Archive: Apr 2015

Critical Illness Uncovered

The need for Critical Illness cover has once again moved into the spotlight on the back of crucial findings from Cancer Research UK. They now predict that 1 in 2 of the UK’s population will develop Cancer at some point in their lives. Combined with the ground-breaking advancements in treatment pushing cancer survival rates beyond the ten year mark for half of adults diagnosed, protecting your clients and advising them on Critical Illness cover continues to be an essential part of your role as an adviser.

Sadly, despite the numbers the UK is drastically under-insured. This month’s Insight into Protection will explore some of the big issues, providing you with some of the facts and advice to raise awareness and discuss protection with your clients. We believe that by working together, we can close the UK protection gap:

What are the Facts?

50% of the UK population will develop cancer

It is still so surprising how many of the general public are unaware of the real numbers surrounding Cancer diagnosis and survival rates. It is a difficult and sensitive subject to tackle, but whether it be through loved ones or personal experience, a large number of us will likely be affected by the disease. Sadly, it can often take a tragic occurrence to make us stop and think, which is even more reason to encourage your clients to approach Critical Illness proactively.

50% of adult cancer patients are predicted to survive 10 or more years

Cancer survival in the UK has doubled in the last 40 years, a clear indication of the steps we have made to battle this terrible illness. It is this crucial fact that will be pivotal to your client protection discussion. This is difficult, as most people instinctively protect material investments such as their home and goods. But they will also want to cover themselves against the most likely scenario, which means given the facts, clients will want to ensure they are financially covered.

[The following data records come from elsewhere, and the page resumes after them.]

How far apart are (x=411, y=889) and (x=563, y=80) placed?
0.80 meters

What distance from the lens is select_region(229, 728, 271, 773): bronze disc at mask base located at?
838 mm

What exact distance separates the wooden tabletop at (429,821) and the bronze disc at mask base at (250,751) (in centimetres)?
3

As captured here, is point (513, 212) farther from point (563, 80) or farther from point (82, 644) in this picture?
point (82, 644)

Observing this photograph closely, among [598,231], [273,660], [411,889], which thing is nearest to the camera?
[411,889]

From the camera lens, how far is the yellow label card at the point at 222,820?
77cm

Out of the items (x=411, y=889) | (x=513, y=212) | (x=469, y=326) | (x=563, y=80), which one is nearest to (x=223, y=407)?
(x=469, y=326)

UK Households spend just £7.80 a month on medical insurance

According to the Office of National Statistics, under £10 is spent a month per household on medical insurance, compared to £22 spent on household insurance. Research from a top provider also suggests that 5.2 million UK mortgage holders who earn an income have no plan or protection cover in place to cover their mortgage repayments if they become too ill to earn, another reminder of the current UK protection gap.

Why is the UK lacking Critical Illness Cover?

Protection myths

One of the most damaging myths surrounding Critical Illness is that providers go out of their way to ensure they do not pay out on an insurance claim. This could not be further from the truth. In fact, several providers have proudly released figures regarding their Critical Illness claims for 2014, showing pay-outs of over 90%. One leading provider even announced that over half of their 2014 claims were settled within 21 days, with the quickest taking just two days to process. Reasons for the rare instances of non-payment were non-disclosure of medical information and more commonly, instances where illness definition was unfortunately not met.

Consumer reliance on state support, employer or savings

Unfortunately, some consumers believe that the state would cover them financially if they were not able to work for long periods. But state support is there to ensure individuals are not immediately put in a desperate situation, it is not there to protect an established lifestyle and maintain the financial commitments that come with it. Incorrect assumptions on how long employers would provide full pay, or how long savings would last are also common. So take the time to use current figures and calculations to show your client the facts around financial protection.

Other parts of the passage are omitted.